Er sei der Meinung, daß man wegen dieser Äußerung eines unbelehrbaren Nationalsozialisten nichts unternehmen solle.
Der Ministerrat erklärt sich damit einverstanden.18
Ministerpräsident Dr. Hoegner nimmt Bezug auf den Beschluß des Bayer. Landtags, wonach der Stadt Rosenheim Grundstücke der BHS abgetreten werden sollen.20 Im Zusammenhang mit diesem Beschluß sei von einem Abgeordneten die völlig unhaltbare Theorie aufgestellt worden, daß die Abgeordneten des Bayerischen Landtags Aktionäre der BHS seien. Er halte es für richtig, dieser Behauptung in entsprechender Form entgegenzutreten,
Staatsminister Zietsch erklärt, das Staatsministerium der Finanzen habe bereits eine Stellungnahme ausgearbeitet, er werde sie dem Herrn Ministerpräsidenten zuleiten.21
Ministerpräsident Dr. Hoegner führt aus, er halte es für richtig, ein Grußwort der Bayerischen Staatsregierung aus Anlaß der Heimkehr der deutschen Kriegsgefangenen aus russischer Kriegsgefangenschaft zu veröffentlichen. Er bitte nun um Äußerung, ob noch weitere Maßnahmen für notwendig gehalten würden.

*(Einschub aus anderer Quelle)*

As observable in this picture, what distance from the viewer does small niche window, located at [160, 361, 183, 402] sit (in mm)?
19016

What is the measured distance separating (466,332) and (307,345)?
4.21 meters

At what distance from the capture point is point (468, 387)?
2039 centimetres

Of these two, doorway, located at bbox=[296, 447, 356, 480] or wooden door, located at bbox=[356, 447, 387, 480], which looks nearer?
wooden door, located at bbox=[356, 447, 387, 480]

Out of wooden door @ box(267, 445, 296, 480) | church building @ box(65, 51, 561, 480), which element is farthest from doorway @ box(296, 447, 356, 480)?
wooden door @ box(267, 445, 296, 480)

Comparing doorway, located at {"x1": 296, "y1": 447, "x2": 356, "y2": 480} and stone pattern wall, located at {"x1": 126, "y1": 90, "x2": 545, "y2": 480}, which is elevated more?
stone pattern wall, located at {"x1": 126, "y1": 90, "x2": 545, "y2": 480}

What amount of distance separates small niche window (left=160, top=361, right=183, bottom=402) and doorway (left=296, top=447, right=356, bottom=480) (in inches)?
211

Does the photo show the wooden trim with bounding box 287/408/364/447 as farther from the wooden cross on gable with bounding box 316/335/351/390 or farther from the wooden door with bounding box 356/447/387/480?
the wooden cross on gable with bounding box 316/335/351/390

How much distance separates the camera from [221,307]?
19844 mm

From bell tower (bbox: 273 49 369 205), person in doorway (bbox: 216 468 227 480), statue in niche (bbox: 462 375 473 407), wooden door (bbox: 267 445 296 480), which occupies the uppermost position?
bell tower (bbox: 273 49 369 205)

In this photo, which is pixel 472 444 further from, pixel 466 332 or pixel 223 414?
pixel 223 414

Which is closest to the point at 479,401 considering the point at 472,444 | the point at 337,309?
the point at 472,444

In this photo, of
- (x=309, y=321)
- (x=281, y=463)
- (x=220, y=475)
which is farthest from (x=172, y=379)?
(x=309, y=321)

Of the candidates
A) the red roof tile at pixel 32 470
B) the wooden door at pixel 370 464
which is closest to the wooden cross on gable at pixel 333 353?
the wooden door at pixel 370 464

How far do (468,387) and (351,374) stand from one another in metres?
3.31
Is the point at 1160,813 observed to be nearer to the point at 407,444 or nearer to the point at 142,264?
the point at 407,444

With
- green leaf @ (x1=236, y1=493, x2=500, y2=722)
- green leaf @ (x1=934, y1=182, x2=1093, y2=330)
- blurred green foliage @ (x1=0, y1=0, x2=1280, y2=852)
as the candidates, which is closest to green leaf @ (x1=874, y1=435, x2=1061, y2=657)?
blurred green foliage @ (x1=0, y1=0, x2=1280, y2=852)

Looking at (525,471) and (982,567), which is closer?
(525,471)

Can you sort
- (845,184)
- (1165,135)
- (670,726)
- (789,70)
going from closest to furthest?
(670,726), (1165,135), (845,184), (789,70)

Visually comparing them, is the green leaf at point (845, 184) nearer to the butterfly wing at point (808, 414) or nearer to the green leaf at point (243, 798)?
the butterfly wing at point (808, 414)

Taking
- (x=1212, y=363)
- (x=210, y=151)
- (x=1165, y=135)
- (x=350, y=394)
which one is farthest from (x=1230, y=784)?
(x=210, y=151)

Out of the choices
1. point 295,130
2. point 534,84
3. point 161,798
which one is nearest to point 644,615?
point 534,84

Staatssekretär Weishäupl berichtet, das Staatsministerium für Arbeit und soziale Fürsorge habe in einer Unterredung mit den Vertretern des Verbandes der Heimkehrer alle Möglichkeiten geprüft, um den Heimkehrern zu helfen; nähere Einzelheiten würden voraussichtlich morgen in der Presse veröffentlicht werden können.
Dabei sei allerdings zu berücksichtigen, daß es wohl nicht angehe, die jetzigen Heimkehrer wesentlich besser als die früheren zu stellen.
Staatssekretär Dr. Guthsmuths fügt hinzu, in Bonn habe er erfahren, daß es auch der Wunsch der Bundesregierung sei, außer dem Empfang in Friedland selbst keine weiteren großen Empfänge zu veranstalten.
Der Ministerrat begrüßt es einstimmig, daß der Herr Ministerpräsident ein Grußwort an die Heimkehrer veröffentlicht.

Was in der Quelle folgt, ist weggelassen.